> _Aim_
Output only the lines from the one holding "How far is (x1=427, y1=509, x2=1200, y2=786): acacia" to the end of the data below, please, copied exactly.

> _Extracted records_
--
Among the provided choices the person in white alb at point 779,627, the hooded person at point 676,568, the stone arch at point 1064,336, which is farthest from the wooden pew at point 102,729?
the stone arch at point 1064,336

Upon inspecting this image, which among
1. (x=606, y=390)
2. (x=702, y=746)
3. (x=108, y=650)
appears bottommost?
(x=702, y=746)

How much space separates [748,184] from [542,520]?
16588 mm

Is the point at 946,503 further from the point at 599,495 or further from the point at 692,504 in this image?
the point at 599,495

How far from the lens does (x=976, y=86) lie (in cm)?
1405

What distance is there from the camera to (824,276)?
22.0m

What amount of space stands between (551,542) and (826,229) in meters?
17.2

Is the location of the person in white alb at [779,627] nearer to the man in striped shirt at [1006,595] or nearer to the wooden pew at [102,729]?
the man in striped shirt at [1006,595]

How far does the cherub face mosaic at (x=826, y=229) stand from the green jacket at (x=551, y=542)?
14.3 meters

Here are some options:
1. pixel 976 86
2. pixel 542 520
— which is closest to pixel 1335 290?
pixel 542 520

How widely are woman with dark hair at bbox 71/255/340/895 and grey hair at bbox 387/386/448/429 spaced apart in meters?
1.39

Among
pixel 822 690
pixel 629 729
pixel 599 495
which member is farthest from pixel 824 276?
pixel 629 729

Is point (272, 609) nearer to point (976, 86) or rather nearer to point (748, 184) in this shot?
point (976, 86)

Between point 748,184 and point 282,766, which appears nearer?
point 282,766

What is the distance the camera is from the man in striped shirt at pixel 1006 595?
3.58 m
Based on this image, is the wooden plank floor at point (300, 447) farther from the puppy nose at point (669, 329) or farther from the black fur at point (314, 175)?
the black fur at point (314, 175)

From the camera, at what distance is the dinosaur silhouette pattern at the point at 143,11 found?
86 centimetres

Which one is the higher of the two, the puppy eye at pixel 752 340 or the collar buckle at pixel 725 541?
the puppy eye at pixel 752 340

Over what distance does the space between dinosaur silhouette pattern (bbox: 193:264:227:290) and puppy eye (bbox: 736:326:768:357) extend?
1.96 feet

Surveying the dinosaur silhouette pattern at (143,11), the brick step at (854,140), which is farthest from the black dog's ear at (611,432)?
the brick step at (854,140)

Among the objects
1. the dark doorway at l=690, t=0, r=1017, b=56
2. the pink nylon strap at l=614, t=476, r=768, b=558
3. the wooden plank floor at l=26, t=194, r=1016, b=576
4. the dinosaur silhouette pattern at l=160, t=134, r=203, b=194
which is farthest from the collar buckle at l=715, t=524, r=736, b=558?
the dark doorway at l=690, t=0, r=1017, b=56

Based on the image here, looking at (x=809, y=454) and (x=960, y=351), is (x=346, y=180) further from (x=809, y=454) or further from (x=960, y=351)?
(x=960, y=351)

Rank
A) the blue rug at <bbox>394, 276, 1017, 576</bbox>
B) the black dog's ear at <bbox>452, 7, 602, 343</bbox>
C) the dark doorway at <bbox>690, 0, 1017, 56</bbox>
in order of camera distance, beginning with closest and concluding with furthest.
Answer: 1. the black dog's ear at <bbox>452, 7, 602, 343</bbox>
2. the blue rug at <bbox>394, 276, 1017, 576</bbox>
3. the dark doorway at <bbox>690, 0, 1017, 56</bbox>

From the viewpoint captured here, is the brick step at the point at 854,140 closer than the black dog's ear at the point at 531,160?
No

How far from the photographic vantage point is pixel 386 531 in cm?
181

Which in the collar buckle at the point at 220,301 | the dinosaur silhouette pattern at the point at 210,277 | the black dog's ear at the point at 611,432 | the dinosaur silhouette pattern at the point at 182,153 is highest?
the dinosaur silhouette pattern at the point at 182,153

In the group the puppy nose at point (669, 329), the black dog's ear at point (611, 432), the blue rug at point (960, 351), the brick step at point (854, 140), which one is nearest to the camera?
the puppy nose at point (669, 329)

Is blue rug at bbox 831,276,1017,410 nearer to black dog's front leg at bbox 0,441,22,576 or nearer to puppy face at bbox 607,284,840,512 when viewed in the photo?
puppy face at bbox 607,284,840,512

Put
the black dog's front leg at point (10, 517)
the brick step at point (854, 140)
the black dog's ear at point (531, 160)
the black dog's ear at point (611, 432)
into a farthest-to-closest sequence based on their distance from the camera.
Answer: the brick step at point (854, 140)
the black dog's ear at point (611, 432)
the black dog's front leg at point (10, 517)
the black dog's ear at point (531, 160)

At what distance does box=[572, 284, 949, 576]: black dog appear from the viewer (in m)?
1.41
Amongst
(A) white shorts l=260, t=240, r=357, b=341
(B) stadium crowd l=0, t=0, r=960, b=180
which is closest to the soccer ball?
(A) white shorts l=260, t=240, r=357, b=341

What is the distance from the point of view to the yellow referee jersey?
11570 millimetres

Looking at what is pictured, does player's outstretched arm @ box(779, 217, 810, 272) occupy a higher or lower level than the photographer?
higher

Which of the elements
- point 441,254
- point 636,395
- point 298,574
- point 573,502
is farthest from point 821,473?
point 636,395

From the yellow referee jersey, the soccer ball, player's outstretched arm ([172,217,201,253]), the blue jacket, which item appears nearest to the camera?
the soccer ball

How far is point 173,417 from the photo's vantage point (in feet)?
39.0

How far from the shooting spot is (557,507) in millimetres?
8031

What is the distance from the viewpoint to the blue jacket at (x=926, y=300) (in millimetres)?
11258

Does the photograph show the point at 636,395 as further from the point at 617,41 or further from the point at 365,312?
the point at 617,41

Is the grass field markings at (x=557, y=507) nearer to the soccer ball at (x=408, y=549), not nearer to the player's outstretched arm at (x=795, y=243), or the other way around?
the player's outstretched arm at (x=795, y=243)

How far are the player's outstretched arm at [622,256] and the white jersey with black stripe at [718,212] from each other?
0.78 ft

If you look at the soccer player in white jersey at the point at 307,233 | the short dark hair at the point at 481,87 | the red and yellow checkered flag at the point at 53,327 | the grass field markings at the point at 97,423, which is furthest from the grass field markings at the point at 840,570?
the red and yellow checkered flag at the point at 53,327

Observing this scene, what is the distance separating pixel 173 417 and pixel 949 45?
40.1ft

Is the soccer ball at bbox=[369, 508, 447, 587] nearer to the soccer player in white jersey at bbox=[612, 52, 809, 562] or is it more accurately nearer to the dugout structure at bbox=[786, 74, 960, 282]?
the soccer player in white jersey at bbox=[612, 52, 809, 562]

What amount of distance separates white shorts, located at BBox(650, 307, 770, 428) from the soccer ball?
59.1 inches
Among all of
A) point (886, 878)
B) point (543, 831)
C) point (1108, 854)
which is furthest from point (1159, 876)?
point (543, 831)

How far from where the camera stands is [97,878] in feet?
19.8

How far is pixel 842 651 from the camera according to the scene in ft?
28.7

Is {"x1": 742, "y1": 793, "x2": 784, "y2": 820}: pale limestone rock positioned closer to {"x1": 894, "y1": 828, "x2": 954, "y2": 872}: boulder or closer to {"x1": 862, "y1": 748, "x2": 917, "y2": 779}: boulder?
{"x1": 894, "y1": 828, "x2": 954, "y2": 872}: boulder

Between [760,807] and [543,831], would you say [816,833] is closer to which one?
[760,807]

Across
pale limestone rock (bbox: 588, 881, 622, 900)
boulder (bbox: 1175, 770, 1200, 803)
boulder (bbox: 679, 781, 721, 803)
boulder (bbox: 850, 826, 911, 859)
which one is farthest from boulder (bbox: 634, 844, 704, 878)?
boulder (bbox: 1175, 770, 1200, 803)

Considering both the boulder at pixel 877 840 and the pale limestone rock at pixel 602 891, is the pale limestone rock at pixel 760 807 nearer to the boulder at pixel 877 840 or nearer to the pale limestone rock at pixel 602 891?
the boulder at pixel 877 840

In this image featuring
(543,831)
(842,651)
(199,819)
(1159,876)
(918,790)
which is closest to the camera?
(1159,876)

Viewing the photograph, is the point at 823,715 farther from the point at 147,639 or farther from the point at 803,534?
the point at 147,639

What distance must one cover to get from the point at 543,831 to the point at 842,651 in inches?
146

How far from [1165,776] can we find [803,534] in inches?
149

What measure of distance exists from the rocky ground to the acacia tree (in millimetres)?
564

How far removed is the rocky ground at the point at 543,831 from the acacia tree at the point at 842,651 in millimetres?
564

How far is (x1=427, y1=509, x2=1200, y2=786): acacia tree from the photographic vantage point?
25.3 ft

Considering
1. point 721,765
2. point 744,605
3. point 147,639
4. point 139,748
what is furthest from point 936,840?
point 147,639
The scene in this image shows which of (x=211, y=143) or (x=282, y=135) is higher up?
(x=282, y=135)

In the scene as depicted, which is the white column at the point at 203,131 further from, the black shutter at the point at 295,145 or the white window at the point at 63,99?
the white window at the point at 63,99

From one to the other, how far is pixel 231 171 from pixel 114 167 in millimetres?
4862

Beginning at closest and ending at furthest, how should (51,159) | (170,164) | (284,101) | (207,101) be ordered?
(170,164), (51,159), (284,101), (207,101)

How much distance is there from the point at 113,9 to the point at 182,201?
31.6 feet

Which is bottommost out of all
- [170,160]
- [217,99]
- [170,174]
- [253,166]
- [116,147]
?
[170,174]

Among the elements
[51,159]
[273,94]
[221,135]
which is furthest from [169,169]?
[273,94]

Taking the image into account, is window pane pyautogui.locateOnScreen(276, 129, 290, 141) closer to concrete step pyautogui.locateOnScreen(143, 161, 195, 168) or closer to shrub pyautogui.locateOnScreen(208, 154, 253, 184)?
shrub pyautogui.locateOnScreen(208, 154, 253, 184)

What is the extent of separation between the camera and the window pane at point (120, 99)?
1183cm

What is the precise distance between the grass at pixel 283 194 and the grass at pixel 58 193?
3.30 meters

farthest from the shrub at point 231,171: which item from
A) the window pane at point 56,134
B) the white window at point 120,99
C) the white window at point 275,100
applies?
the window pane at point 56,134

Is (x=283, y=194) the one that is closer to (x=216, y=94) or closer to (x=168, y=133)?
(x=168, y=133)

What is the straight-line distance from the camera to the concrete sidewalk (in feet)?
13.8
--
> _Written reply_
How far is (x1=427, y1=509, x2=1200, y2=786): acacia tree from the photographic vantage point?
25.3 ft

Considering
1. point 721,765
2. point 744,605
3. point 147,639
4. point 139,748
what is furthest from point 936,840?
point 147,639
The scene in this image shows which of (x=211, y=143) or (x=282, y=135) is higher up?
(x=282, y=135)

In the scene as depicted, which is the white column at the point at 203,131 further from, the black shutter at the point at 295,145 or the white window at the point at 63,99?
the white window at the point at 63,99

From one to the other, how far is pixel 231 171 from pixel 114 167 in millimetres?
4862

Beginning at closest and ending at furthest, how should (51,159) | (170,164) | (284,101) | (207,101) be ordered?
(170,164), (51,159), (284,101), (207,101)

How much distance is there from the point at 113,9 to the point at 182,201?
31.6 feet

Which is bottommost out of all
- [170,160]
- [217,99]
- [170,174]
- [253,166]
- [116,147]
?
[170,174]

Among the elements
[51,159]
[273,94]
[221,135]
which is furthest from [169,169]?
[273,94]

Taking the image into account, is window pane pyautogui.locateOnScreen(276, 129, 290, 141) closer to concrete step pyautogui.locateOnScreen(143, 161, 195, 168) or closer to shrub pyautogui.locateOnScreen(208, 154, 253, 184)?
shrub pyautogui.locateOnScreen(208, 154, 253, 184)

What is the extent of separation between the camera and the window pane at point (120, 99)?
1183cm

What is the precise distance between the grass at pixel 283 194 and the grass at pixel 58 193?
3.30 meters

farthest from the shrub at point 231,171: which item from
A) the window pane at point 56,134
B) the white window at point 120,99
C) the white window at point 275,100
applies?
the window pane at point 56,134

Is (x=283, y=194) the one that is closer to (x=216, y=94) or closer to (x=168, y=133)?
(x=168, y=133)

What is the straight-line distance from the camera to the concrete sidewalk (in feet)?
13.8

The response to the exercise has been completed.